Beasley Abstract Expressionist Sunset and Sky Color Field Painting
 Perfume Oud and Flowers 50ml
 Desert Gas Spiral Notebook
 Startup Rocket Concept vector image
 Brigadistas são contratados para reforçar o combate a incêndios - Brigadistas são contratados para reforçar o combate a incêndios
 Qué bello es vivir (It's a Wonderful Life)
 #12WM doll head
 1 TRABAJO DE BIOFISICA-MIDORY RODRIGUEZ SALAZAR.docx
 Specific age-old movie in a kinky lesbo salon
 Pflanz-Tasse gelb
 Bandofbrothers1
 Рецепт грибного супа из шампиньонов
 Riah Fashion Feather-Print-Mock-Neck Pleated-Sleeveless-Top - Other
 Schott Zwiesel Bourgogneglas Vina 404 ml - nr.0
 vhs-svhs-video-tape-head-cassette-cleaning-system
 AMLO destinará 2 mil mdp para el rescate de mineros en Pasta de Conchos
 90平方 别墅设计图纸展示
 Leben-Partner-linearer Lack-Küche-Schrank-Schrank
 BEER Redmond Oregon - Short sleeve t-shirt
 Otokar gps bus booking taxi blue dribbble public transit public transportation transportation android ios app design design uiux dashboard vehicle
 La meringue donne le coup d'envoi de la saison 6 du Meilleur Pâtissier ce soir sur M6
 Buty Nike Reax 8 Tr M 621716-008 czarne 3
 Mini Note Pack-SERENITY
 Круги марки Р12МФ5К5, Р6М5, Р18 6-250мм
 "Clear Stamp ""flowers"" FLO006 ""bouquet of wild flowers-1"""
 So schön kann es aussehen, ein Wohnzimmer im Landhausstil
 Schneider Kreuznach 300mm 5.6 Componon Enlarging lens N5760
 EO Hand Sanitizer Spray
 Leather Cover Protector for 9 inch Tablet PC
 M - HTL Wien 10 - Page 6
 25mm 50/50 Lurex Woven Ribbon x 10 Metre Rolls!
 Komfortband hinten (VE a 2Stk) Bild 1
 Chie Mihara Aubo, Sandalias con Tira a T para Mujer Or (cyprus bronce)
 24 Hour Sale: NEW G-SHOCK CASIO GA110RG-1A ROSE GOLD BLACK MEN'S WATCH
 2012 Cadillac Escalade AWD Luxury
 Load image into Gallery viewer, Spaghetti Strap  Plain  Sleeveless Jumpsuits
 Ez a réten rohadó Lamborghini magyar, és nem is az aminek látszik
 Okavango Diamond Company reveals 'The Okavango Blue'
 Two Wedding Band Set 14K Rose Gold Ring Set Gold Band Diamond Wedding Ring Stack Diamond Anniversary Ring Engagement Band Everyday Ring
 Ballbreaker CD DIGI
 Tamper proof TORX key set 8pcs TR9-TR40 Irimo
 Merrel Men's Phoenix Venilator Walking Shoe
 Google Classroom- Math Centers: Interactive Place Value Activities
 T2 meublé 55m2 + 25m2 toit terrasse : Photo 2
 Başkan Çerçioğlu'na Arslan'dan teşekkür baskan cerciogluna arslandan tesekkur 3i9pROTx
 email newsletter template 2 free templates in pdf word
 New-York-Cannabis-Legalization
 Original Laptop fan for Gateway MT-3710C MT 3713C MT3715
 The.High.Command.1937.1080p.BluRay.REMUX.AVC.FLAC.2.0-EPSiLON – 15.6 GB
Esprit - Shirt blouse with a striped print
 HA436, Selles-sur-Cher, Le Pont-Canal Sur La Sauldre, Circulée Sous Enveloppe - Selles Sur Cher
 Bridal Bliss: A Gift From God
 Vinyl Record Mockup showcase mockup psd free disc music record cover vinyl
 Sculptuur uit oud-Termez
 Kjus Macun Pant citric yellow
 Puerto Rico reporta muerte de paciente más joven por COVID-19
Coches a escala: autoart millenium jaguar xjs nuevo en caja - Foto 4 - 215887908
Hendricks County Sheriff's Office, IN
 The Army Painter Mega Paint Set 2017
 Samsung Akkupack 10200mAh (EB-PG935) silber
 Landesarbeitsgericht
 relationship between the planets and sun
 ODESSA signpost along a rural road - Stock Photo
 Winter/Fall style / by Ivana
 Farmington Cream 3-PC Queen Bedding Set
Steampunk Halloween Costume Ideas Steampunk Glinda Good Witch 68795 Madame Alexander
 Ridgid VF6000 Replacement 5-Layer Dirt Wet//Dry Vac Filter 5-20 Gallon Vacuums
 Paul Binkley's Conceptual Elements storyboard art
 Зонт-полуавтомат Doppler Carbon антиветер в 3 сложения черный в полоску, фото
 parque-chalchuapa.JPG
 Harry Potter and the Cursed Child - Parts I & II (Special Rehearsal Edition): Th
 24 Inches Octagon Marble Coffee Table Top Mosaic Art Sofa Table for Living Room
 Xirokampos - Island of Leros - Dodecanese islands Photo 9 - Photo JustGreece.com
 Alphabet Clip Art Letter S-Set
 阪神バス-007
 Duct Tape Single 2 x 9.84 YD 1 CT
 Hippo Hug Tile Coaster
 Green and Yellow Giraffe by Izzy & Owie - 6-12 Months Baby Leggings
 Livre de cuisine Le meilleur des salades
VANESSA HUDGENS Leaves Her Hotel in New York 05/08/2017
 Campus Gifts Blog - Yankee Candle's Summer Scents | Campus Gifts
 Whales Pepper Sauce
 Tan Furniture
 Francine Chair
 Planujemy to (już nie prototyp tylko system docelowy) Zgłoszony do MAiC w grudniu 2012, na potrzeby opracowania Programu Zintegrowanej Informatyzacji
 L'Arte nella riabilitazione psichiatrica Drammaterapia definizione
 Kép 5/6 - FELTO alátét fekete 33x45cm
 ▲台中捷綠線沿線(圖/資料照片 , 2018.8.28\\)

- - - - -

**ACTIVITY:**
Every line above is to be transcribed exactly.

**OUTPUT OF THE TASK:**
Beasley Abstract Expressionist Sunset and Sky Color Field Painting
 Perfume Oud and Flowers 50ml
 Desert Gas Spiral Notebook
 Startup Rocket Concept vector image
 Brigadistas são contratados para reforçar o combate a incêndios - Brigadistas são contratados para reforçar o combate a incêndios
 Qué bello es vivir (It's a Wonderful Life)
 #12WM doll head
 1 TRABAJO DE BIOFISICA-MIDORY RODRIGUEZ SALAZAR.docx
 Specific age-old movie in a kinky lesbo salon
 Pflanz-Tasse gelb
 Bandofbrothers1
 Рецепт грибного супа из шампиньонов
 Riah Fashion Feather-Print-Mock-Neck Pleated-Sleeveless-Top - Other
 Schott Zwiesel Bourgogneglas Vina 404 ml - nr.0
 vhs-svhs-video-tape-head-cassette-cleaning-system
 AMLO destinará 2 mil mdp para el rescate de mineros en Pasta de Conchos
 90平方 别墅设计图纸展示
 Leben-Partner-linearer Lack-Küche-Schrank-Schrank
 BEER Redmond Oregon - Short sleeve t-shirt
 Otokar gps bus booking taxi blue dribbble public transit public transportation transportation android ios app design design uiux dashboard vehicle
 La meringue donne le coup d'envoi de la saison 6 du Meilleur Pâtissier ce soir sur M6
 Buty Nike Reax 8 Tr M 621716-008 czarne 3
 Mini Note Pack-SERENITY
 Круги марки Р12МФ5К5, Р6М5, Р18 6-250мм
 "Clear Stamp ""flowers"" FLO006 ""bouquet of wild flowers-1"""
 So schön kann es aussehen, ein Wohnzimmer im Landhausstil
 Schneider Kreuznach 300mm 5.6 Componon Enlarging lens N5760
 EO Hand Sanitizer Spray
 Leather Cover Protector for 9 inch Tablet PC
 M - HTL Wien 10 - Page 6
 25mm 50/50 Lurex Woven Ribbon x 10 Metre Rolls!
 Komfortband hinten (VE a 2Stk) Bild 1
 Chie Mihara Aubo, Sandalias con Tira a T para Mujer Or (cyprus bronce)
 24 Hour Sale: NEW G-SHOCK CASIO GA110RG-1A ROSE GOLD BLACK MEN'S WATCH
 2012 Cadillac Escalade AWD Luxury
 Load image into Gallery viewer, Spaghetti Strap  Plain  Sleeveless Jumpsuits
 Ez a réten rohadó Lamborghini magyar, és nem is az aminek látszik
 Okavango Diamond Company reveals 'The Okavango Blue'
 Two Wedding Band Set 14K Rose Gold Ring Set Gold Band Diamond Wedding Ring Stack Diamond Anniversary Ring Engagement Band Everyday Ring
 Ballbreaker CD DIGI
 Tamper proof TORX key set 8pcs TR9-TR40 Irimo
 Merrel Men's Phoenix Venilator Walking Shoe
 Google Classroom- Math Centers: Interactive Place Value Activities
 T2 meublé 55m2 + 25m2 toit terrasse : Photo 2
 Başkan Çerçioğlu'na Arslan'dan teşekkür baskan cerciogluna arslandan tesekkur 3i9pROTx
 email newsletter template 2 free templates in pdf word
 New-York-Cannabis-Legalization
 Original Laptop fan for Gateway MT-3710C MT 3713C MT3715
 The.High.Command.1937.1080p.BluRay.REMUX.AVC.FLAC.2.0-EPSiLON – 15.6 GB
Esprit - Shirt blouse with a striped print
 HA436, Selles-sur-Cher, Le Pont-Canal Sur La Sauldre, Circulée Sous Enveloppe - Selles Sur Cher
 Bridal Bliss: A Gift From God
 Vinyl Record Mockup showcase mockup psd free disc music record cover vinyl
 Sculptuur uit oud-Termez
 Kjus Macun Pant citric yellow
 Puerto Rico reporta muerte de paciente más joven por COVID-19
Coches a escala: autoart millenium jaguar xjs nuevo en caja - Foto 4 - 215887908
Hendricks County Sheriff's Office, IN
 The Army Painter Mega Paint Set 2017
 Samsung Akkupack 10200mAh (EB-PG935) silber
 Landesarbeitsgericht
 relationship between the planets and sun
 ODESSA signpost along a rural road - Stock Photo
 Winter/Fall style / by Ivana
 Farmington Cream 3-PC Queen Bedding Set
Steampunk Halloween Costume Ideas Steampunk Glinda Good Witch 68795 Madame Alexander
 Ridgid VF6000 Replacement 5-Layer Dirt Wet//Dry Vac Filter 5-20 Gallon Vacuums
 Paul Binkley's Conceptual Elements storyboard art
 Зонт-полуавтомат Doppler Carbon антиветер в 3 сложения черный в полоску, фото
 parque-chalchuapa.JPG
 Harry Potter and the Cursed Child - Parts I & II (Special Rehearsal Edition): Th
 24 Inches Octagon Marble Coffee Table Top Mosaic Art Sofa Table for Living Room
 Xirokampos - Island of Leros - Dodecanese islands Photo 9 - Photo JustGreece.com
 Alphabet Clip Art Letter S-Set
 阪神バス-007
 Duct Tape Single 2 x 9.84 YD 1 CT
 Hippo Hug Tile Coaster
 Green and Yellow Giraffe by Izzy & Owie - 6-12 Months Baby Leggings
 Livre de cuisine Le meilleur des salades
VANESSA HUDGENS Leaves Her Hotel in New York 05/08/2017
 Campus Gifts Blog - Yankee Candle's Summer Scents | Campus Gifts
 Whales Pepper Sauce
 Tan Furniture
 Francine Chair
 Planujemy to (już nie prototyp tylko system docelowy) Zgłoszony do MAiC w grudniu 2012, na potrzeby opracowania Programu Zintegrowanej Informatyzacji
 L'Arte nella riabilitazione psichiatrica Drammaterapia definizione
 Kép 5/6 - FELTO alátét fekete 33x45cm
 ▲台中捷綠線沿線(圖/資料照片 , 2018.8.28\\)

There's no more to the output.